As I mentioned in #188, it's fine to have some "theory" of an event but then you need to test it out. You can't simply say, "I think this is what happened" and then don't scrutinize further. If Thing 1 happened, then Thing 2 had to have happened, which made Thing 3 happen, etc.
I had one detail that I felt was specific, time in the water. I had some other generalities (deco time, average air consumption time of the general diving population) that I labelled as such. I used those parameters to say that I felt the theory didn't hold up and that there isn't a connection between the two because she would have had to have surfaced before the boat left and that therefore, the boat leaving without her (
WHILE INEXCUSABLE - LET'S BE CLEAR) didn't factor in.

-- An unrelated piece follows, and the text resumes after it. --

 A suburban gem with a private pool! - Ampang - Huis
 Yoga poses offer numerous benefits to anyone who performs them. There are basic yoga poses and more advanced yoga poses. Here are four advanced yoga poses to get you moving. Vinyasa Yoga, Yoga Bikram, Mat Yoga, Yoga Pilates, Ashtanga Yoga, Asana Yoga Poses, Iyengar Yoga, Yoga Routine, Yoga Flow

What I took umbrage at was the post (which since seems to have been removed) where it was said that she borrowed gear, she was unfamiliar with it, her weight was wrong, the gear had some vague problem at depth, and all of this contributed to her accident because - to top it off - no one on the boat was watching the water. That's not theory, that's creative writing.
So no, I don't have a problem with multiple theories being floated, but when they don't stand up to scrutiny, abandon them instead of saying "Well, it COULD have happened." Better still, do some vetting of the theory BEFORE it's put forth so it can stand up on its own weight.